The police have identified two of the five suspected terrorists from the Sea View bomb blast as Karachi residents Shoibur Rehman and Attiqur Rehman.
According to CID official SP Mazhar Mashwani, they were aged between 22 and 25 years.
Meanwhile, the Hyderabad police had their own disclosures to make. The vehicle the terrorists used had passed through many hands before its final mission, police revealed on Thursday after investigating suspects who had owned it periodically since 2005.
The police picked up five people, one after another, in late night raids following the attack in Karachi. However, they were all released after they were proven to be uninvolved.
The Suzuki hi-roof, which exploded at the sea front, was registered under Maqbool Khokhar’s name, a resident of Khokhar Mohala near Law College in Hyderabad. City DSP Ahmed Qureshi arrested Khokhar and his son, Bilal Khokhar, from their house at 1:30 am on Thursday.
Investigations revealed that the vehicle passed through three other people in Hyderabad before being sold to a party in Badin. In the ensuing raids, police detained Shahmeer Qureshi, Muhammad Javed and Bashir Ahmed Durrani, for possession of the vehicle.
According to Bilal Khokhar, who was released after a few hours, his father had bought the hi-roof through a bank lease in 2005. They sold it to their tenant, Shameer Qureshi, just six to seven months later. Qureshi runs a motorcycle shop and lives in Latifabad.
This led the police to Ahmed Durrani, the fourth owner, who sold it to Iqbal Afridi of Badin in 2010. “I have showed the police the receipt of the transaction,” the used car dealer told The Express Tribune.
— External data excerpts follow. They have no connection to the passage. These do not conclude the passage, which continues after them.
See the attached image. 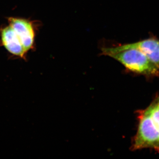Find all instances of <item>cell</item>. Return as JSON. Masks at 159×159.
<instances>
[{"instance_id": "obj_1", "label": "cell", "mask_w": 159, "mask_h": 159, "mask_svg": "<svg viewBox=\"0 0 159 159\" xmlns=\"http://www.w3.org/2000/svg\"><path fill=\"white\" fill-rule=\"evenodd\" d=\"M153 148L159 151V97L139 116L138 131L133 148Z\"/></svg>"}, {"instance_id": "obj_2", "label": "cell", "mask_w": 159, "mask_h": 159, "mask_svg": "<svg viewBox=\"0 0 159 159\" xmlns=\"http://www.w3.org/2000/svg\"><path fill=\"white\" fill-rule=\"evenodd\" d=\"M107 56L116 60L127 70L134 73L148 76L159 74V68L139 49H126Z\"/></svg>"}, {"instance_id": "obj_3", "label": "cell", "mask_w": 159, "mask_h": 159, "mask_svg": "<svg viewBox=\"0 0 159 159\" xmlns=\"http://www.w3.org/2000/svg\"><path fill=\"white\" fill-rule=\"evenodd\" d=\"M129 48L139 49L159 68V39L155 38H150L138 42L117 47L103 48L102 49V54L107 56L108 54Z\"/></svg>"}, {"instance_id": "obj_4", "label": "cell", "mask_w": 159, "mask_h": 159, "mask_svg": "<svg viewBox=\"0 0 159 159\" xmlns=\"http://www.w3.org/2000/svg\"><path fill=\"white\" fill-rule=\"evenodd\" d=\"M8 22L17 34L26 52L34 49L35 38L34 22L26 19L14 17L8 18Z\"/></svg>"}, {"instance_id": "obj_5", "label": "cell", "mask_w": 159, "mask_h": 159, "mask_svg": "<svg viewBox=\"0 0 159 159\" xmlns=\"http://www.w3.org/2000/svg\"><path fill=\"white\" fill-rule=\"evenodd\" d=\"M0 39L2 45L15 57L26 59V52L17 34L8 25L0 29Z\"/></svg>"}]
</instances>
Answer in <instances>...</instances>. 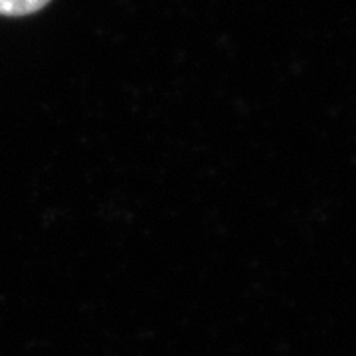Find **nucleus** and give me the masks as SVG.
<instances>
[{
	"mask_svg": "<svg viewBox=\"0 0 356 356\" xmlns=\"http://www.w3.org/2000/svg\"><path fill=\"white\" fill-rule=\"evenodd\" d=\"M50 0H0L2 16H28L42 10Z\"/></svg>",
	"mask_w": 356,
	"mask_h": 356,
	"instance_id": "f257e3e1",
	"label": "nucleus"
}]
</instances>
Afridi owns a tyre shop in Badin, said Durrani.
City DSP Ahmed Qureshi said that the police have found no evidence implicating the four people and, after waiting for orders from Karachi, they released them on Thursday night.
Although the DNA reports have yet to determine whether any of the bodies of the suspects belonged to a woman, investigators are looking into this possibility on the basis of the fact that one of the pairs of legs had “small feet.” Also, a ball of shoulder-length light brown hair attached to a piece of scalp indicated a woman was there.
A Crime Investigation Department SP speculated that the actual target was Abdullah Shah Ghazi’s shrine as the ghussal ceremony (washing of the saint’s grave) was scheduled to be held at midnight that day.
Another officer with the Special Investigation Unit ruled out a chase by constables on motorcycles as there were no tyre tracks or clues to an exchange of fire. Even the guards posted at the parking lot outside the Village restaurant said they heard no exchange of fire before the blast.
Also, while the chaos was unfolding outside the restaurant with convoy after convoy of police vehicles arriving at the blast site and a bomb disposal squad defusing another suicide jacket nearby, most people inside continued to carry on with their late-night dinner. A woman who walked out of the Village around midnight said her table shook when the blast took place, but she had no idea it happened so close by.
Police Surgeon Dr Hamid Parhyar confirmed that none of the bodies bore any bullet wounds and all of them died from bomb pellets. He put the toll at seven, including two police constables Maula Bakhsh and Mamraiz Iqbal, three bodies of suspected terrorists, and two pairs of legs.
Police officials who spoke with The Express Tribune deny that any jihadi literature, burka, or night-vision goggles were recovered from the crime scene as reported by TV channels.
Published in The Express Tribune, November 18th, 2011.